**Excerpted passage**
§ §

The list of hashes and sizes is currently a sequence of { block size (little endian 4 bytes), SHA1 hash (20 bytes) }.
The chunking parameters chosen were
- min_chunk_size = 4096 bytes (chosen because of filesystem block size)
- avg_chunk_size = 8192 bytes (based on Zhu paper)
- max_chunk_size = 57344 bytes (venti maximum)
- window_size = 48 bytes (chosen from SDFS)
This software relies on venti to store only a single instance of the same data. It does not try to avoid sending duplicate data. This allows the omission of a client-side hashing of the data.
On 2012-05-02, Hugo Patterson came to talk at CMU. He said that Data Domain had chosen a minimum block size of 2K and a maximum of 64K.
On 2016-11-28, he mentioned that a doubling of the chunk size results, as a rule of thumb, in 15% extra storage usage.
A tar file of my home directory of size 93 GB was segmented with the default parameters. The sum of the unique set of segments was 72 GB (77% of original). The most duplicated segments were the following:
489 54428 hash-a
510 4104 hash-b
540 5659 hash-c
592 4179 hash-d
648 5609 hash-e
745 4179 hash-f
1256 4179 hash-g
2342 57344 hash-h
4331 4179 hash-i
1721733 4096 hash-0
Table shows repetition count, block size and hash. Note that by far blocks of all NULs are the most common, but in general there isn't all that much repetition. I do try to avoid having multiple copies of data spread around my directory. But we hope that it means that subsequent backups will reuse most of the segments.

§ §

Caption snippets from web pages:

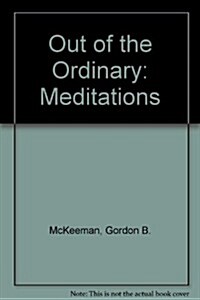 Out of the Ordinary: Meditations (Paperback)
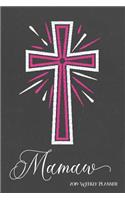 2019 Weekly Planner, Mamaw: Personalized 90-Page Christian Planner with Monthly and Annual Calendars and Weekly Planner Pages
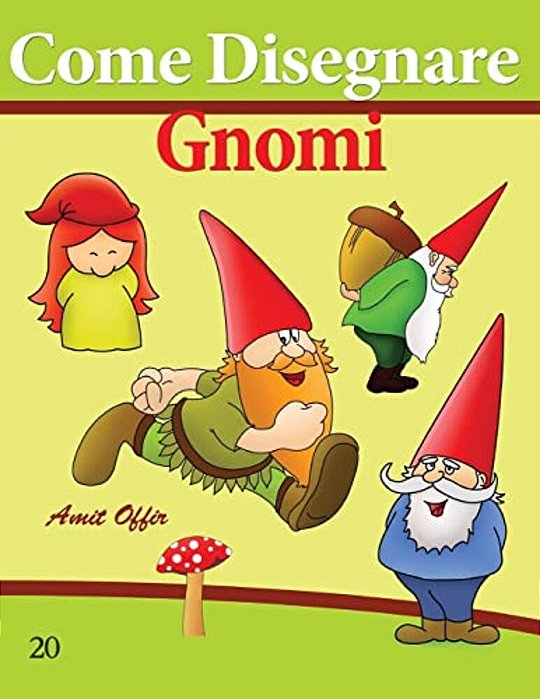 Come Disegnare: Gnomi: Disegno Per Bambini: Imparare A Disegnare-..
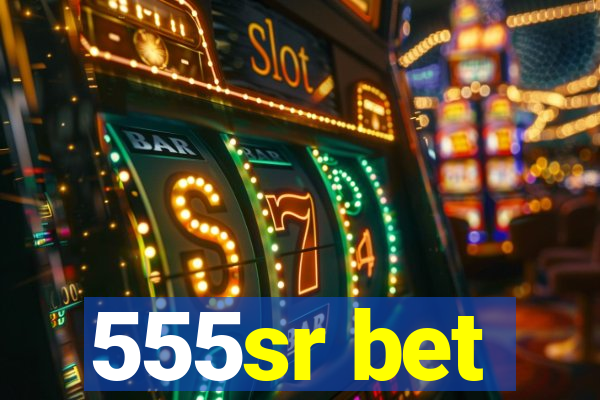 555sr bet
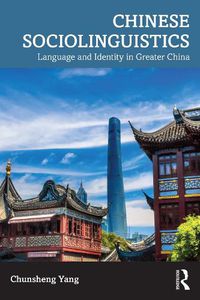 Cover image for Chinese Sociolinguistics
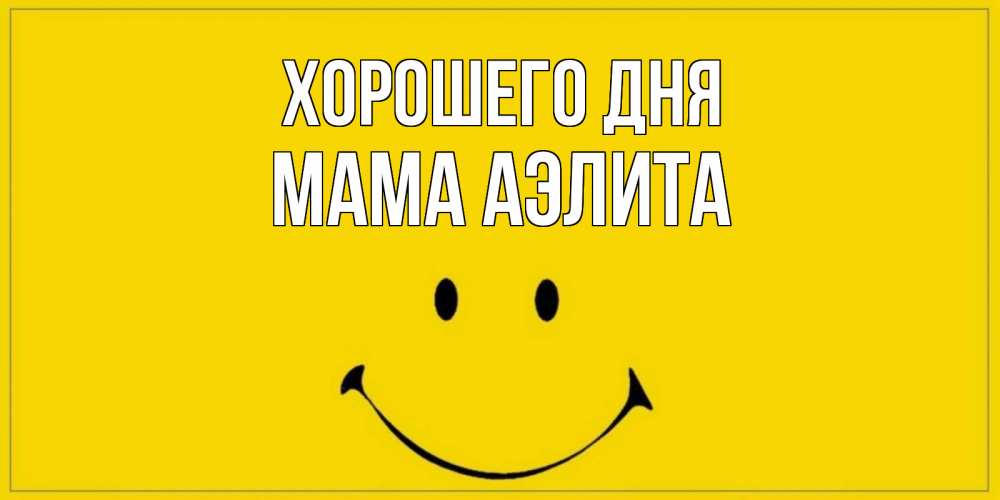 Открытка на каждый день с именем, Мама-Аэлита Хорошего дня улыбка Прикольная открытка с пожеланием онлайн скачать бесплатно 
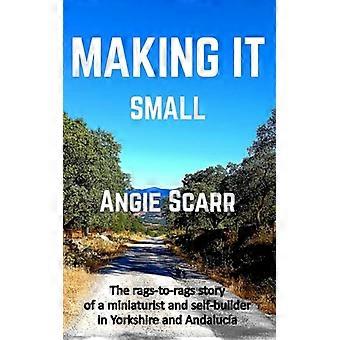 Making It Small: Historia do miniaturzysty i samobudżycieli w Yorkshire i Andaluzji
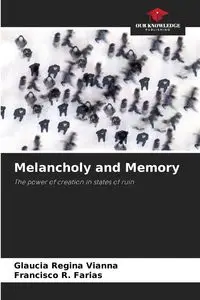 Melancholy and Memory - Regina Vianna Glaucia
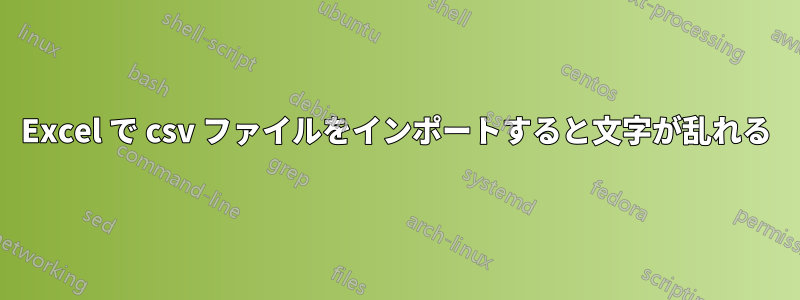 Excel で csv ファイルをインポートすると文字が乱れる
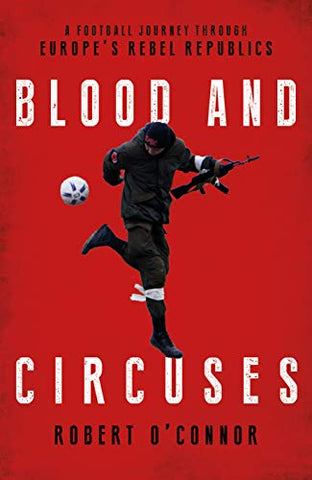 Blood and Circuses: A Football Journey Through Europe s Rebel Republics: Football and the Fight for Europe's Rebel Republics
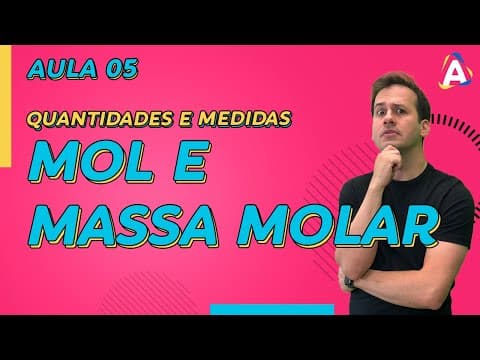Thumbnail da aula: 5. Mol e Massa Molar [Química Geral]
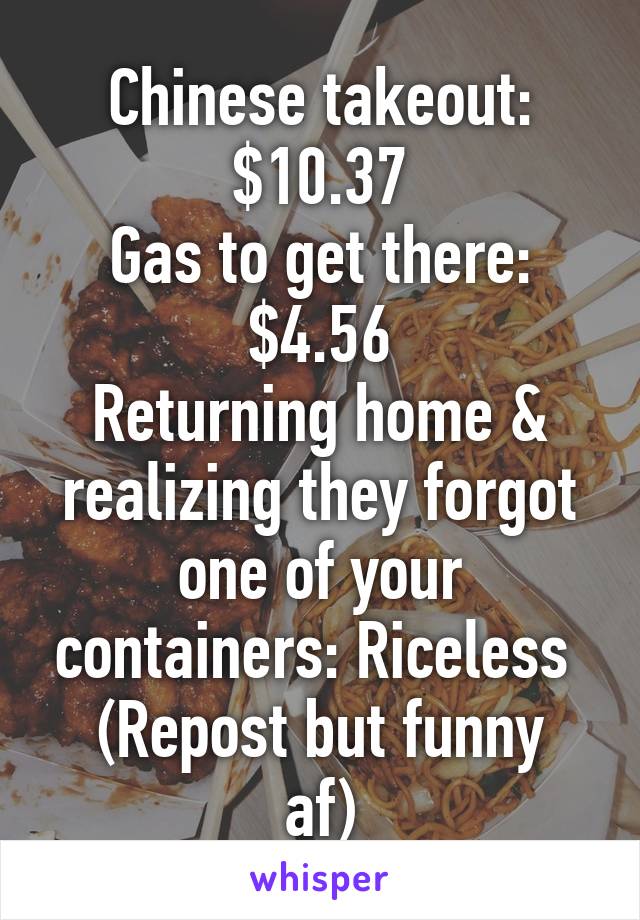 Chinese takeout: $10.37
Gas to get there: $4.56
Returning home & realizing they forgot one of your containers: Riceless 
(Repost but funny af)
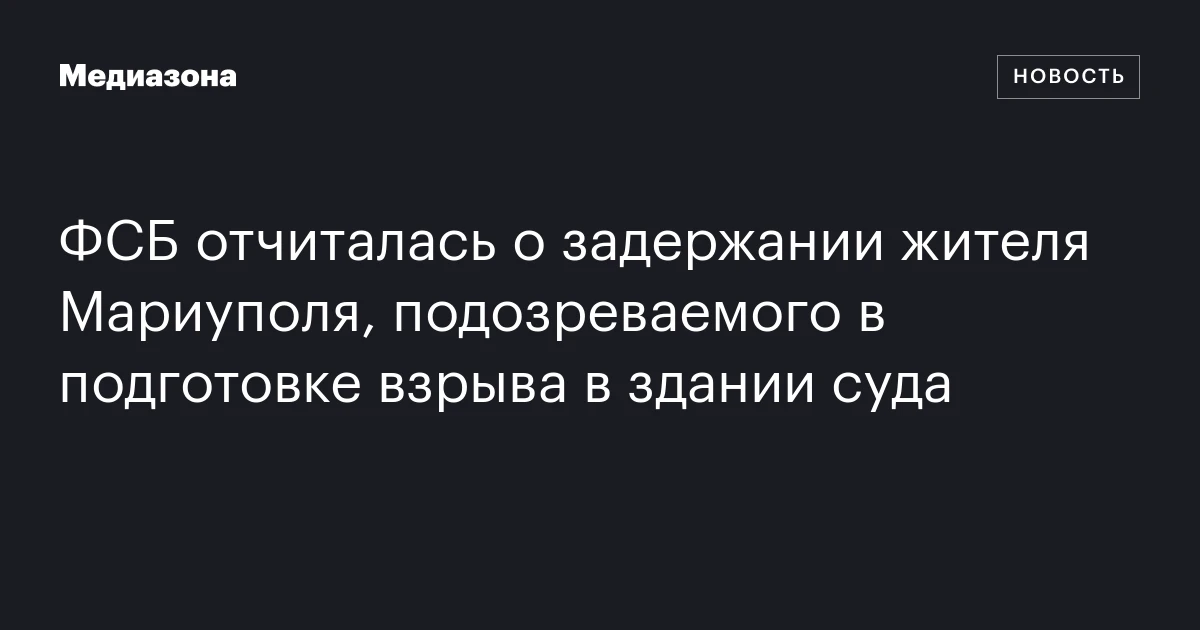 ФСБ отчиталась о задержании жителя Мариуполя, подозреваемого в подготовке взрыва в здании суда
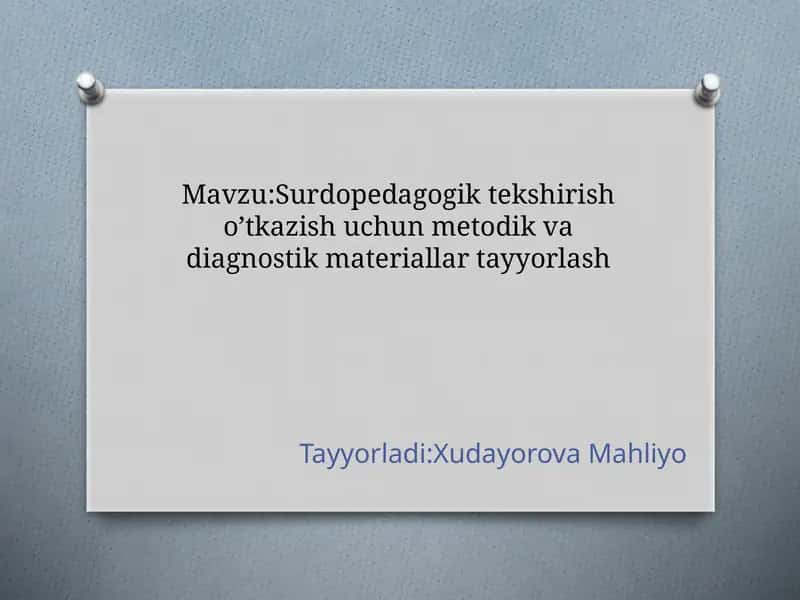 Surdopedagogik tekshirish o’tkazish uchun metodik va diagnostik materiallar tayyorlash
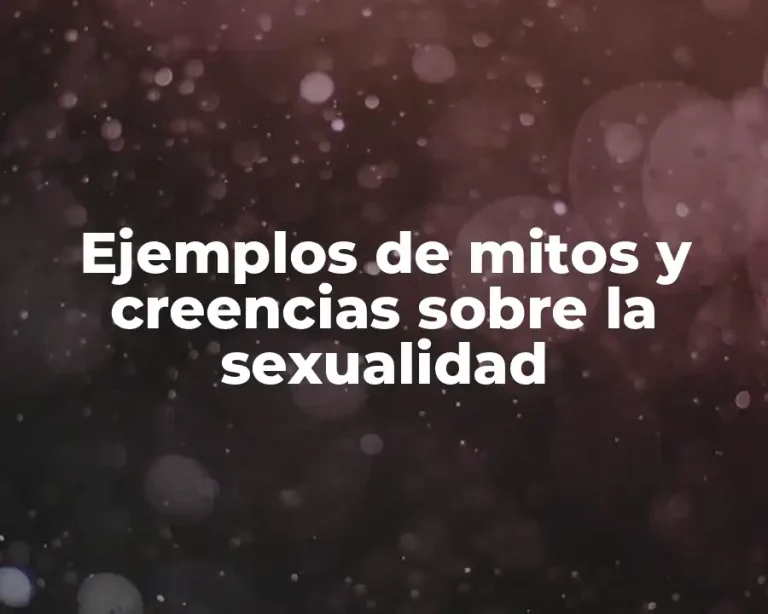 Ejemplos de mitos y creencias sobre la sexualidad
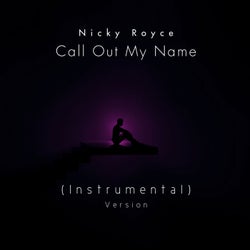 Call Out My Name (Instrumental Version)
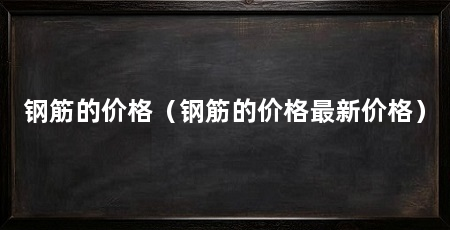钢筋的价格(钢筋的价格最新价格)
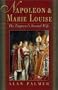 Napoleon & Marie Louise: The Emperor's Second Wife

§ §

**Brief 1**
Retype the passage on data chunking between "- avg_chunk_size = 8192" and "of the data.", inclusive.
**Brief 2**
Translate this sentence from the passage on data chunking into Spanish: "This software relies on venti to store only a single instance of the same data."
The entries are separate material and have no connection to the passage.

**Task output 1**
- avg_chunk_size = 8192 bytes (based on Zhu paper)
- max_chunk_size = 57344 bytes (venti maximum)
- window_size = 48 bytes (chosen from SDFS)
This software relies on venti to store only a single instance of the same data. It does not try to avoid sending duplicate data. This allows the omission of a client-side hashing of the data.

**Task output 2**
Este software depende de venti para almacenar una sola instancia de los mismos datos.